“A recent study revealed that undergraduate students who are being taught using active learning techniques are 1.5 times more likely to pass than those attending classes with traditional lectures” (Active Learning: The Future of Higher Ed?, GetSmarter, 2018).
Educational technology has revolutionized the way members of Generation Z (i.e., people born after 2000) learn and engage with new content in the classroom. The rapid progress of digital technology seen in the growing use of multimedia within classrooms has enabled educators to be more creative in their teaching methods. Today’s students can view learning as fun and interesting, thus compelling instructors to embrace more innovative strategies while gradually forsaking the traditional ones of yesteryear.

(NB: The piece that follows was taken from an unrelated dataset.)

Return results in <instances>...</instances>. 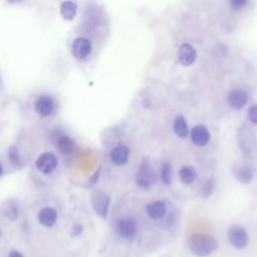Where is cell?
I'll return each mask as SVG.
<instances>
[{"label":"cell","instance_id":"1","mask_svg":"<svg viewBox=\"0 0 257 257\" xmlns=\"http://www.w3.org/2000/svg\"><path fill=\"white\" fill-rule=\"evenodd\" d=\"M188 246L195 256L206 257L212 254L218 248V241L211 235L194 233L189 238Z\"/></svg>","mask_w":257,"mask_h":257},{"label":"cell","instance_id":"2","mask_svg":"<svg viewBox=\"0 0 257 257\" xmlns=\"http://www.w3.org/2000/svg\"><path fill=\"white\" fill-rule=\"evenodd\" d=\"M157 181V175L149 163V161L144 160L138 170L137 177H136V183L139 188L142 189H150L155 182Z\"/></svg>","mask_w":257,"mask_h":257},{"label":"cell","instance_id":"3","mask_svg":"<svg viewBox=\"0 0 257 257\" xmlns=\"http://www.w3.org/2000/svg\"><path fill=\"white\" fill-rule=\"evenodd\" d=\"M91 206L94 212L102 219H106L108 215L110 198L109 196L101 190H95L91 194L90 198Z\"/></svg>","mask_w":257,"mask_h":257},{"label":"cell","instance_id":"4","mask_svg":"<svg viewBox=\"0 0 257 257\" xmlns=\"http://www.w3.org/2000/svg\"><path fill=\"white\" fill-rule=\"evenodd\" d=\"M228 240L236 249H244L248 243L247 231L240 225H233L228 229Z\"/></svg>","mask_w":257,"mask_h":257},{"label":"cell","instance_id":"5","mask_svg":"<svg viewBox=\"0 0 257 257\" xmlns=\"http://www.w3.org/2000/svg\"><path fill=\"white\" fill-rule=\"evenodd\" d=\"M115 230L117 234L127 240L133 239L138 231V224L137 221L133 218L125 217L117 220Z\"/></svg>","mask_w":257,"mask_h":257},{"label":"cell","instance_id":"6","mask_svg":"<svg viewBox=\"0 0 257 257\" xmlns=\"http://www.w3.org/2000/svg\"><path fill=\"white\" fill-rule=\"evenodd\" d=\"M35 165L42 174H51L57 167V159L53 154L46 152L37 158Z\"/></svg>","mask_w":257,"mask_h":257},{"label":"cell","instance_id":"7","mask_svg":"<svg viewBox=\"0 0 257 257\" xmlns=\"http://www.w3.org/2000/svg\"><path fill=\"white\" fill-rule=\"evenodd\" d=\"M71 52L72 55L76 59H84L86 58L89 53L91 52V43L87 38L84 37H78L76 38L71 46Z\"/></svg>","mask_w":257,"mask_h":257},{"label":"cell","instance_id":"8","mask_svg":"<svg viewBox=\"0 0 257 257\" xmlns=\"http://www.w3.org/2000/svg\"><path fill=\"white\" fill-rule=\"evenodd\" d=\"M35 111L42 117L48 116L54 109V100L50 95L42 94L34 102Z\"/></svg>","mask_w":257,"mask_h":257},{"label":"cell","instance_id":"9","mask_svg":"<svg viewBox=\"0 0 257 257\" xmlns=\"http://www.w3.org/2000/svg\"><path fill=\"white\" fill-rule=\"evenodd\" d=\"M197 58V52L190 43H182L178 49L179 62L184 66H189L195 62Z\"/></svg>","mask_w":257,"mask_h":257},{"label":"cell","instance_id":"10","mask_svg":"<svg viewBox=\"0 0 257 257\" xmlns=\"http://www.w3.org/2000/svg\"><path fill=\"white\" fill-rule=\"evenodd\" d=\"M190 138L194 145L204 147L210 141V133L205 125L197 124L190 131Z\"/></svg>","mask_w":257,"mask_h":257},{"label":"cell","instance_id":"11","mask_svg":"<svg viewBox=\"0 0 257 257\" xmlns=\"http://www.w3.org/2000/svg\"><path fill=\"white\" fill-rule=\"evenodd\" d=\"M238 142L241 150L245 154H250L254 148V137L247 127H241L238 131Z\"/></svg>","mask_w":257,"mask_h":257},{"label":"cell","instance_id":"12","mask_svg":"<svg viewBox=\"0 0 257 257\" xmlns=\"http://www.w3.org/2000/svg\"><path fill=\"white\" fill-rule=\"evenodd\" d=\"M248 101V95L244 90L233 89L228 94V103L235 109H242Z\"/></svg>","mask_w":257,"mask_h":257},{"label":"cell","instance_id":"13","mask_svg":"<svg viewBox=\"0 0 257 257\" xmlns=\"http://www.w3.org/2000/svg\"><path fill=\"white\" fill-rule=\"evenodd\" d=\"M130 158V149L125 146L114 147L109 153L110 161L116 166H124Z\"/></svg>","mask_w":257,"mask_h":257},{"label":"cell","instance_id":"14","mask_svg":"<svg viewBox=\"0 0 257 257\" xmlns=\"http://www.w3.org/2000/svg\"><path fill=\"white\" fill-rule=\"evenodd\" d=\"M146 211L149 217H151L152 219H162L167 212V205L164 201L161 200L153 201L147 205Z\"/></svg>","mask_w":257,"mask_h":257},{"label":"cell","instance_id":"15","mask_svg":"<svg viewBox=\"0 0 257 257\" xmlns=\"http://www.w3.org/2000/svg\"><path fill=\"white\" fill-rule=\"evenodd\" d=\"M57 220V212L51 207H44L38 213V221L45 227H51Z\"/></svg>","mask_w":257,"mask_h":257},{"label":"cell","instance_id":"16","mask_svg":"<svg viewBox=\"0 0 257 257\" xmlns=\"http://www.w3.org/2000/svg\"><path fill=\"white\" fill-rule=\"evenodd\" d=\"M234 176L236 180L244 185L250 184L253 178L252 170L247 166H236L234 168Z\"/></svg>","mask_w":257,"mask_h":257},{"label":"cell","instance_id":"17","mask_svg":"<svg viewBox=\"0 0 257 257\" xmlns=\"http://www.w3.org/2000/svg\"><path fill=\"white\" fill-rule=\"evenodd\" d=\"M57 148L62 155H70L75 149V143L69 137L62 136L57 140Z\"/></svg>","mask_w":257,"mask_h":257},{"label":"cell","instance_id":"18","mask_svg":"<svg viewBox=\"0 0 257 257\" xmlns=\"http://www.w3.org/2000/svg\"><path fill=\"white\" fill-rule=\"evenodd\" d=\"M77 11V6L72 1H64L60 5V13L61 16L66 20L74 19Z\"/></svg>","mask_w":257,"mask_h":257},{"label":"cell","instance_id":"19","mask_svg":"<svg viewBox=\"0 0 257 257\" xmlns=\"http://www.w3.org/2000/svg\"><path fill=\"white\" fill-rule=\"evenodd\" d=\"M173 128H174L175 134L182 139L187 138L189 135V128H188L186 119L184 118L183 115H178L175 118L174 123H173Z\"/></svg>","mask_w":257,"mask_h":257},{"label":"cell","instance_id":"20","mask_svg":"<svg viewBox=\"0 0 257 257\" xmlns=\"http://www.w3.org/2000/svg\"><path fill=\"white\" fill-rule=\"evenodd\" d=\"M180 180L182 183L186 185H190L195 182L197 178V172L196 170L191 166H184L180 172H179Z\"/></svg>","mask_w":257,"mask_h":257},{"label":"cell","instance_id":"21","mask_svg":"<svg viewBox=\"0 0 257 257\" xmlns=\"http://www.w3.org/2000/svg\"><path fill=\"white\" fill-rule=\"evenodd\" d=\"M215 189V179L213 177H210L207 179L204 184L201 187V195L203 198H209Z\"/></svg>","mask_w":257,"mask_h":257},{"label":"cell","instance_id":"22","mask_svg":"<svg viewBox=\"0 0 257 257\" xmlns=\"http://www.w3.org/2000/svg\"><path fill=\"white\" fill-rule=\"evenodd\" d=\"M8 159H9L10 163L15 167H21L23 165V162H22V159L20 157L19 151L14 146L10 147V149L8 150Z\"/></svg>","mask_w":257,"mask_h":257},{"label":"cell","instance_id":"23","mask_svg":"<svg viewBox=\"0 0 257 257\" xmlns=\"http://www.w3.org/2000/svg\"><path fill=\"white\" fill-rule=\"evenodd\" d=\"M161 178L165 185H170L172 183V166L169 162L163 163L161 170Z\"/></svg>","mask_w":257,"mask_h":257},{"label":"cell","instance_id":"24","mask_svg":"<svg viewBox=\"0 0 257 257\" xmlns=\"http://www.w3.org/2000/svg\"><path fill=\"white\" fill-rule=\"evenodd\" d=\"M247 117L252 123L257 124V104L250 106V108L247 111Z\"/></svg>","mask_w":257,"mask_h":257},{"label":"cell","instance_id":"25","mask_svg":"<svg viewBox=\"0 0 257 257\" xmlns=\"http://www.w3.org/2000/svg\"><path fill=\"white\" fill-rule=\"evenodd\" d=\"M100 168H98L95 172H94V174L90 177V179L88 180V182H87V187H92V186H94L96 183H97V181H98V179H99V176H100Z\"/></svg>","mask_w":257,"mask_h":257},{"label":"cell","instance_id":"26","mask_svg":"<svg viewBox=\"0 0 257 257\" xmlns=\"http://www.w3.org/2000/svg\"><path fill=\"white\" fill-rule=\"evenodd\" d=\"M229 1H230L231 7L233 9H235V10L243 8L247 4V2H248V0H229Z\"/></svg>","mask_w":257,"mask_h":257},{"label":"cell","instance_id":"27","mask_svg":"<svg viewBox=\"0 0 257 257\" xmlns=\"http://www.w3.org/2000/svg\"><path fill=\"white\" fill-rule=\"evenodd\" d=\"M6 216L10 219V220H15L17 217V209L14 206H10L9 208H7V210L5 211Z\"/></svg>","mask_w":257,"mask_h":257},{"label":"cell","instance_id":"28","mask_svg":"<svg viewBox=\"0 0 257 257\" xmlns=\"http://www.w3.org/2000/svg\"><path fill=\"white\" fill-rule=\"evenodd\" d=\"M82 230H83V228H82L81 225L75 224V225L71 228V233H70L71 237H76V236H78V235L82 232Z\"/></svg>","mask_w":257,"mask_h":257},{"label":"cell","instance_id":"29","mask_svg":"<svg viewBox=\"0 0 257 257\" xmlns=\"http://www.w3.org/2000/svg\"><path fill=\"white\" fill-rule=\"evenodd\" d=\"M8 257H23V256H22L21 253H19L18 251L13 250V251H11V252L9 253V256H8Z\"/></svg>","mask_w":257,"mask_h":257},{"label":"cell","instance_id":"30","mask_svg":"<svg viewBox=\"0 0 257 257\" xmlns=\"http://www.w3.org/2000/svg\"><path fill=\"white\" fill-rule=\"evenodd\" d=\"M9 2H11V3H18V2H20V1H22V0H8Z\"/></svg>","mask_w":257,"mask_h":257},{"label":"cell","instance_id":"31","mask_svg":"<svg viewBox=\"0 0 257 257\" xmlns=\"http://www.w3.org/2000/svg\"><path fill=\"white\" fill-rule=\"evenodd\" d=\"M2 175V166H1V163H0V176Z\"/></svg>","mask_w":257,"mask_h":257},{"label":"cell","instance_id":"32","mask_svg":"<svg viewBox=\"0 0 257 257\" xmlns=\"http://www.w3.org/2000/svg\"><path fill=\"white\" fill-rule=\"evenodd\" d=\"M0 85H1V77H0Z\"/></svg>","mask_w":257,"mask_h":257}]
</instances>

Kingdom of Saudi Arabia, with its sights set on Vision 2030, has introduced world-class technology in its academies across the country. This technology is meant to prepare students for effective computer literacy and digital citizenship in a kaleidoscopic global society. For instance, every classroom at King Saud University (KSU) is fully equipped with an e-podium, projector and smartboard that instructors can and should use in their lesson planning and execution. Such tools enable language teachers, in particular, to establish an active-learning environment in which students are deliberately and autonomously experimenting with the language in a communicative, dynamic and purposeful manner.
Furthermore, such accessible technology has facilitated the gamification of learning. Educators can convert parts of their lessons into games as a way of reinforcing lesson objectives. This allows for the introduction of new concepts and can encourage better student participation.
Kahoot! is one way teachers at KSU are achieving the aforementioned. This interactive and competitive game is designed to quiz students on some aspects of knowledge they have gained. Therefore, building camaraderie in the class as everyone uses the app to answer generated questions that are displayed on the smartboard, and with answers being selected through their mobiles, tablets or laptops.
In fact, the gamification of education is also evident in the hybrid approach that characterizes many universities curricula. Hybrid learning involves both face-to-face classroom attendance and a virtual component in which students must contribute to online discussions and complete homework tasks using a Learning Management System (LMS) such as Blackboard.
The gamification of education is also evident in the hybrid approach that characterizes many universities curricula.
The English Language Skills Department at KSU has incorporated this hybrid approach into its curriculum. This allows students to practice what they are learning in class and at home via the LMS. These virtual activities may take the form of vocabulary and grammar games, thematic discussion questions, and reading and listening passages, all meant to supplement what is learned in class.
In short, the amount of edutainment options is boundless as educational technology continues to evolve here in the Kingdom, the Middle East and in the world. Thus, employing active learning teaching techniques in higher education should no longer be a difficulty for cutting-edge classrooms. Teachers and institutions are seeking to ready the next generation of government, industry and academic professionals for life in a digital world.